Vamos direto ao ponto: sem um planejamento de curto, médio e longo prazos, sem uma visão integrada de desenvolvimento, nada se passará de novo e continuaremos repetindo nossa dança macabra. Colocar essa questão é fundamental em um contexto em que volta a tentação de reduzir o destino de nossa nação a uma visão colonial, que concebe o país por uma visão agrário-exportadora de tipo predatório, digna de fazer vergonha aos sofisticados setores de nossa agroindústria (e lesando também sua imagem e interesses no mundo). Estamos à beira de um capitalismo meramente predatório, com aversão ao Estado de direito e à atividade científica autônoma e esclarecida. Se esse modelo que quer se instaurar, de forma inédita na história da República, vier a prevalecer no médio prazo, largos setores da economia nacional que dependem de uma cadeia produtiva bem consolidada, de níveis altos de qualificação no trabalho, de padrões relevantes de poder aquisitivo, perderão simplesmente sua viabilidade em território nacional. Possuímos vantagens comparativas enormes no setor extrativista e na agroindústria, mas, como fica claro com os CIOs aqui presentes, esses também dependem, cada vez mais, de uma complexa cadeia econômica e tecnocientífica e do equilíbrio dos ecossistemas em que se inserem.

Como diz o velho ditado, “destruir é fácil, o difícil é construir”. O trabalho de um século pode ser desconstruído em canetadas visando cálculos eleitorais, criando-se castelos de areia ou dando-se socos no ar. Temos que começar por abandonar a mentalidade imediatista, do pragmatismo rasteiro de ganho fácil de grana ou de eleições. Esse caminho nos conduzirá às barbáries da exclusão e da eliminação sociais, mas o desenvolvimento tecnocientífico com as novas tecnologias digitais prometem algo muito diverso, que é uma nova era de bom liberalismo, em que ferramentas sem precedentes multiplicam as oportunidades de iniciativa econômica, civil e política, gerando uma sociedade de criação e de inovação onde trabalho e lazer, renda e diversão, dever e autorrealização, esforço produtivo e investimento lúdico, se tornam cada vez mais compatíveis e convergentes.

Devemos evitar, para tanto, dois erros: o primeiro, que foi cometido pelos militares, é o de acreditar que bastaria um planejamento de desenvolvimento científico e tecnológico esquecendo-se das liberdades fundamentais e de uma sinergia com as políticas econômica, educacional e ambiental; e o segundo, que é a tentação sempre existente dos governos de esquerda, é a ilusão de que um desenvolvimentismo nacionalista, autocentrado e estatizador, liderado por algum líder redentor, poderia ser a resposta para nossos problemas. Ao contrário, precisamos de uma sociedade aberta ao mundo, conectada com tudo o que se produz de ideias, tecnologias, produtos e serviços, uma sociedade que saiba aprender e incorporar, criar e inovar, e que confie na capacidade das iniciativas individuais e coletivas. Isso quer dizer que o problema do desenvolvimento não é apenas falta de dinheiro ou vontade política, pois ele envolve a criação de condições sociais e culturais de prosperidade e autorrealização, de potencialização das capacidades existentes para realizar o salto esperado.

Isso quer dizer que não bastam mentes iluminadas fazendo criações heróicas, que é a aposta que o brasileiro gosta de fazer, achando que um craque genial decide o jogo sozinho. Ora, estamos na fase da big science, e é evidente que falta muito para que se realize no país uma pesquisa que se alinhe com os líderes internacionais. Além disso, como diz minha colega Lília Schwarcz, não existirá no Brasil desenvolvimento técnico-científico e econômico sem medidas universais de inclusão social, ao que acrescento que tampouco ocorrerá sem a transição ecológica necessária para lidar com a crise climática que veio para ficar.
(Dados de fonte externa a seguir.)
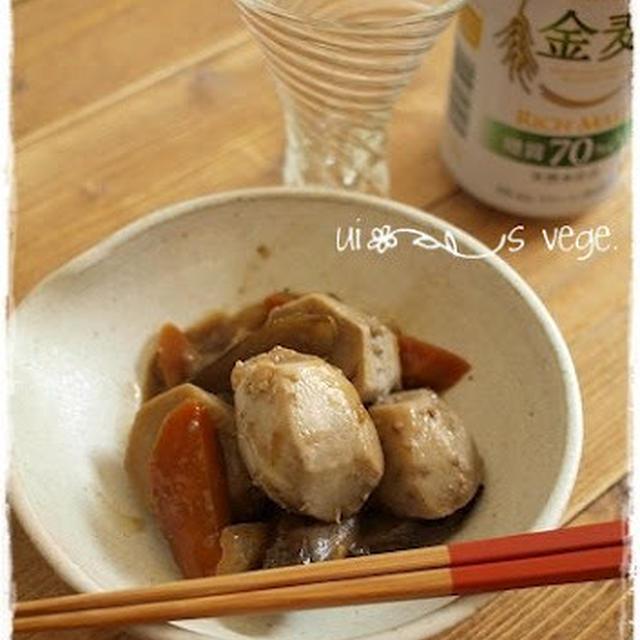 ☆醤油糀でコクうま野菜の煮物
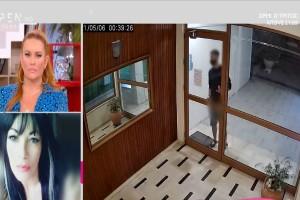 Νέα Σμύρνη: Συγκλονιστική μαρτυρία θύματος για τον 22χρονο - «Ήταν ατάραχος και αυνανιζόταν» (Video)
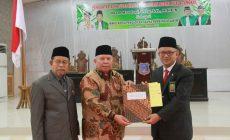 Permalink ke Bupati Safrial Hadiri Pelantikan Ketua Pengadilan Agama Kuala Tungkal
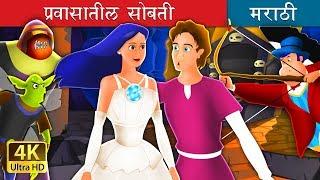 प्रवासातीळ सोबती   Travelling Companion in Marathi   Marathi Goshti   Marathi Fairy Tales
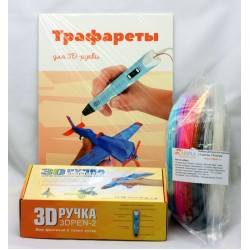 Подарочный набор: 3D ручка, пластик PLA и трафареты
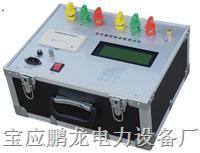 變壓器空負載參數測試儀,變壓器空負載電參數綜合測試儀 PL-SDY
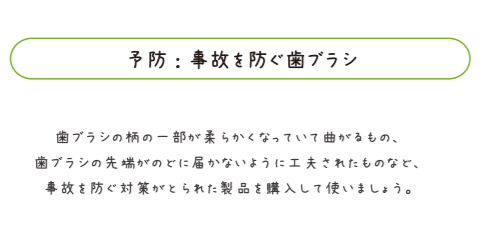 予防するには?=NPO法人Safe Kids Japan「危険の科学 歯ブラシによる事故」から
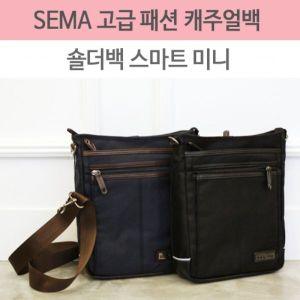 SM-5300 숄더백 스마트 미니 택1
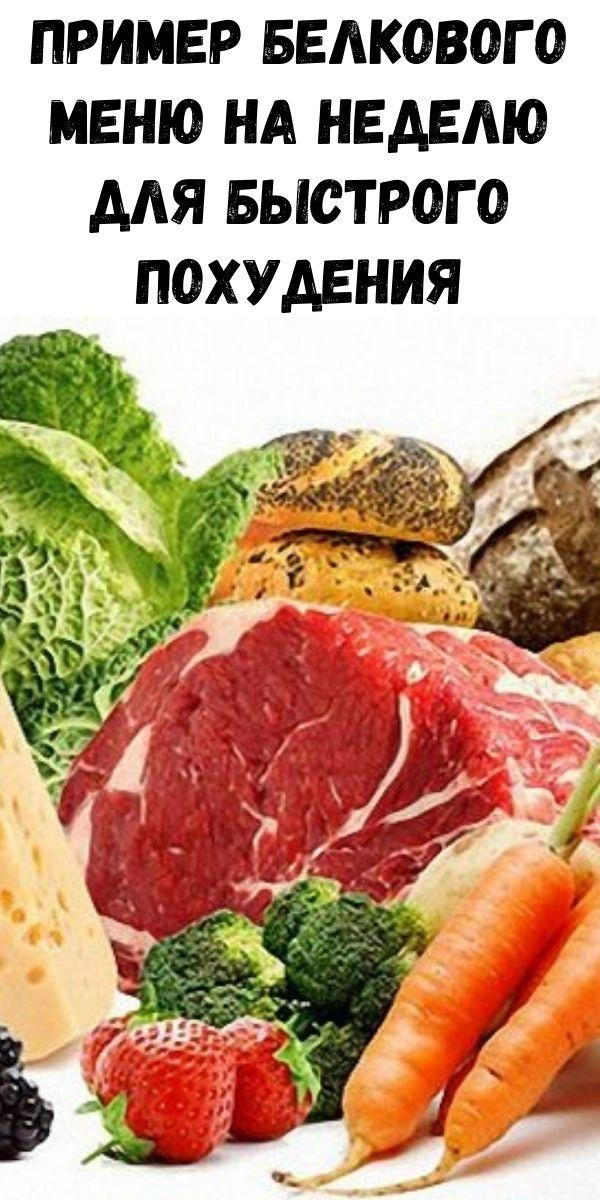 Пример белкового меню на неделю для быстрого похудения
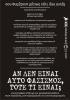 26-afisa-enantia-sta-stratopeda-sugkentrwshs-12004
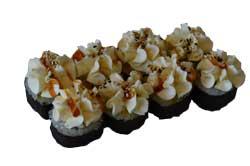 Pro Sushi  ФУТОМАКИ ХИРО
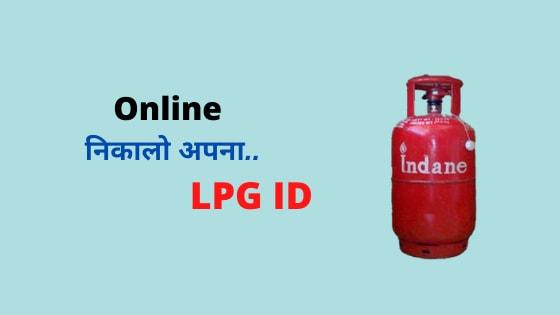 Online LPG ID Kaise Check Kare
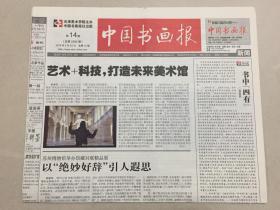 中国书画报 2016年 2月24日 本期12版 第14期 总第2565期 邮发代号:5-10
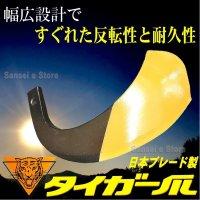 画像1: 日本ブレード サイド  耕耘爪  32本組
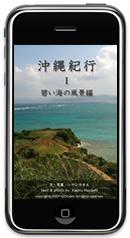 沖縄紀行1 碧い海の風景編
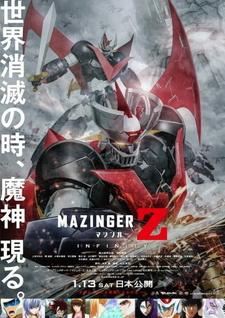 Постер Мадзингер Зэд 2017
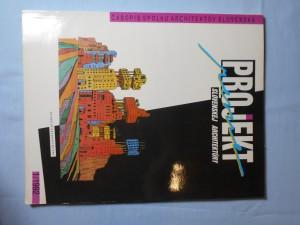 náhled knihy - Projekt slovenskej architektúry. Ročník XXXIV., číslo 1/353/92, Február 1992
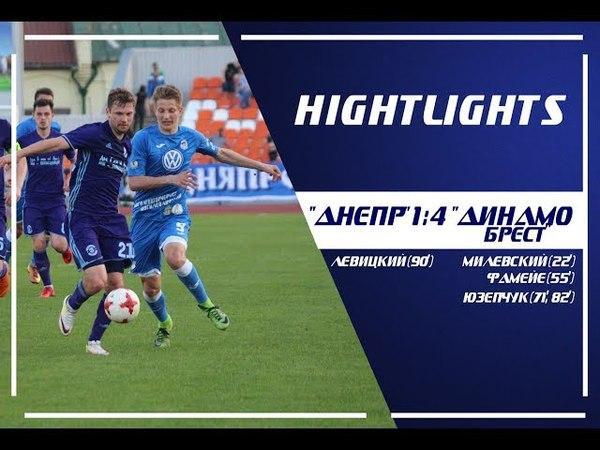 Днепр - Динамо-Брест (ответный матч 1/2 финала, 02.05.2018)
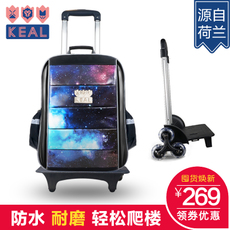 Детский чемодан Keai kb04/t Keal 1-3-6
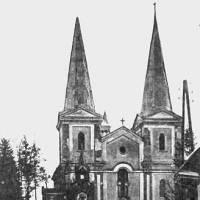 Історія м.Тлумача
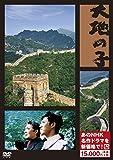 大地の子(新価格)[DVD]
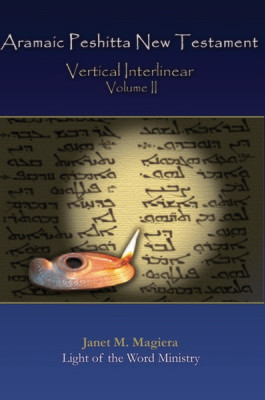 Vertical Interlinear Vol II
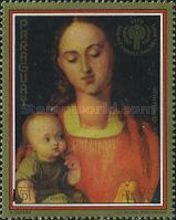 [Airmail - Durer Paintings - International Year of the Child, Typ CAI]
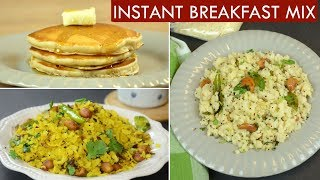 5 Minute Breakfast | Homemade Instant Breakfast Mixes | Time Saving Recipes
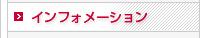 インフォメーション 債務整理 借金返済 登記 広島県呉市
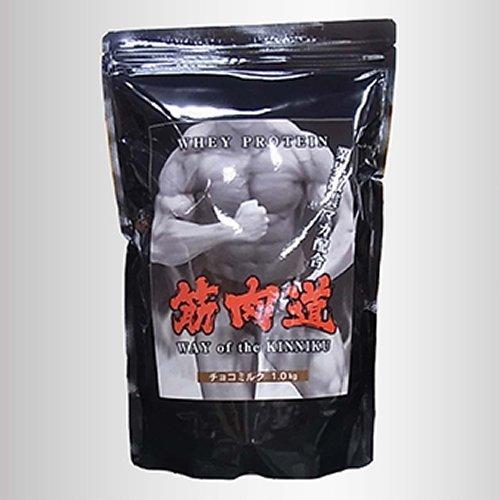フィジィーズ Physies ホエイ プロテイン 筋肉道 1kg トップボディビルダーも愛飲 (チョコミルク味) B06XHCT764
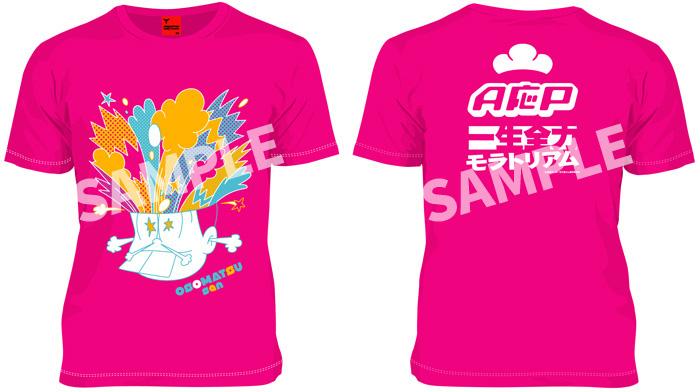 A応P×おそ松さんOP曲コラボTシャツ-はなまるぴっぴはよいこだけ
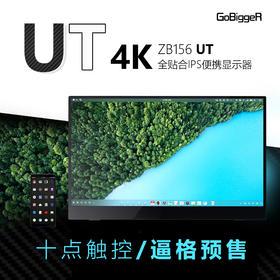 GoBiggeR 够逼格便携式触摸显示器 | 4K 超清,支持电脑 | Switch | PS4 | TNT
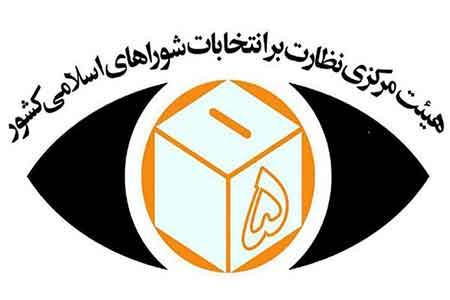 صحت انتخابات در لنگر تائید شد!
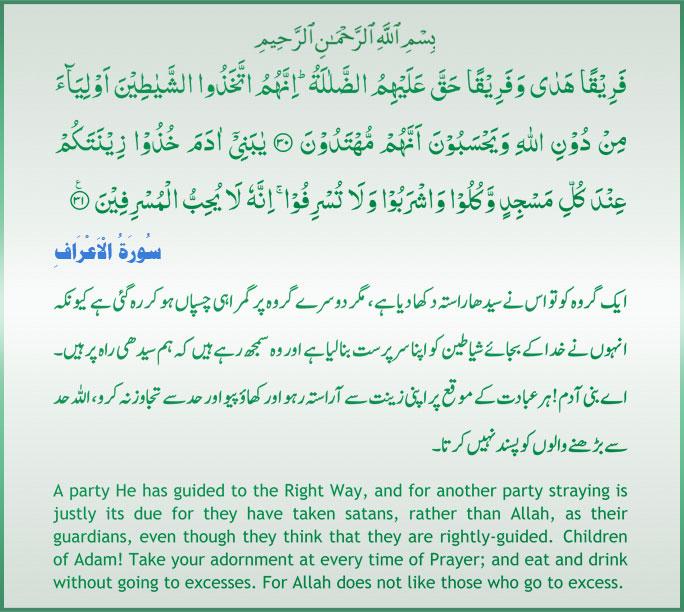 Surah Al Araf 30-31 Be rightly guided-securedownload-jpg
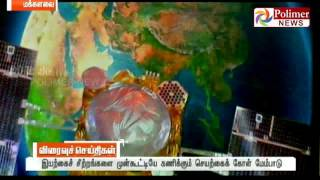 ISRO will soon launch Satellite to Predict meteorological changes | Polimer Newws
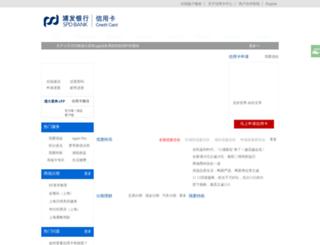 service.spdbccc.com.cn screenshot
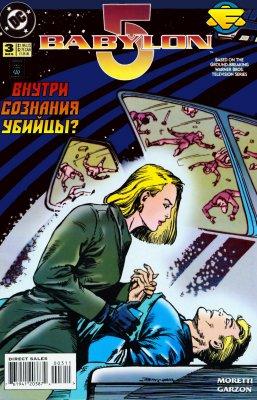 Серия комиксов Вавилон 5 №3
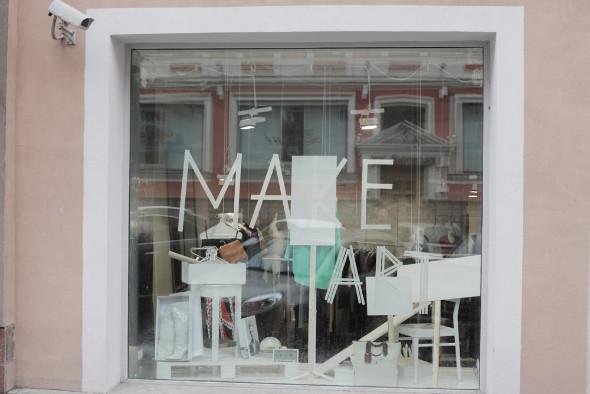 Мы вам покажем: 7 оформителей витрин московских магазинов. Изображение № 13.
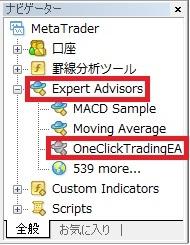 MT4_oneclick1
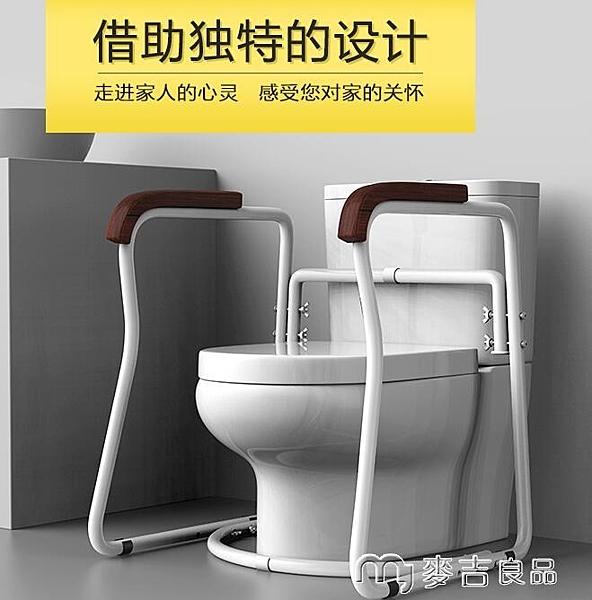馬桶扶手馬桶扶手架子老人衛生間起身架免安裝坐便器助力衛浴扶手YYS 【快速出貨】
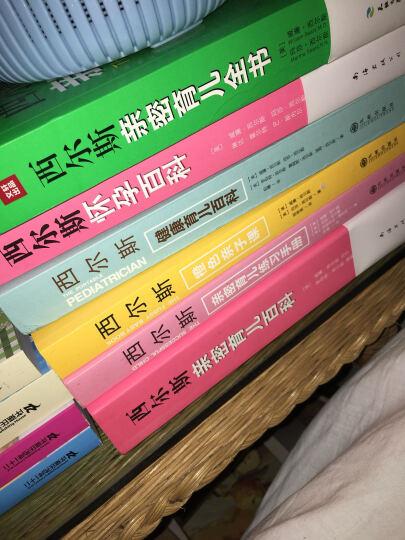 西尔斯怀孕百科+西尔斯亲密育儿百科+西尔斯亲密育儿全书+西尔斯橙色亲子课+西尔斯健康 晒单图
Aqui não é o espaço para detalhar um plano de ação, o que pode ser deixado para outra oportunidade. Quem deveria estar fazendo isso, na verdade, são os nossos ministérios de Estado e partidos políticos. Todavia, diante do amesquinhamento da política brasileira, aumenta a responsabilidade da iniciativa privada, com suas empresas, indivíduos, associações, ONGs etc., para que sejam realizados os diagnósticos, os planejamentos e as coordenações de ação.4

Reduzo-me aqui à exposição de cinco diretrizes básicas:

1. Melhorar a informação, o conhecimento e a cooperação para planejar e agir

Não existe desenvolvimento técnico e científico planejado, com coordenação dos setores público e privado, sem que haja coleta constante e centralizada de informações que alimentem indicadores de C&T e P&D. Precisamos de trabalhos de cartografia do parque produtivo, bem como de centralização de informações sobre as redes científicas e acadêmicas. Isso deve ser feito utilizando-se tanto os potenciais de automatização existentes nas TI, como também o uso de equipes interdisciplinares que interpretem os dados para diagnosticar e planejar.

A formação de bancos de dados sobre grupos de pesquisa e redes científicas por meio do CNPq e da CAPES são importantes, mas já carecem de uma sofisticação com o uso de ferramentas mais automatizadas, eficientes e inteligentes. Além disso, é importante que as unidades da federação aprofundem o processo de mapeamento inteligente do território e de digitalização de informações, de forma a melhorar o processo de informações relevantes para a ação pública coordenada. Sempre tomando todo o cuidado, contudo, com os critérios éticos e jurídicos de seu uso, de modo de garantir os direitos à sigilo e privacidade quando neles implicados.

A respeito deste ponto, vale destacar que ações como a do IT Forum também são importantes, pois centralizam de forma qualitativa e especializada as informações sobre a respectiva área e constroem fóruns de trocas de ideias e experiências.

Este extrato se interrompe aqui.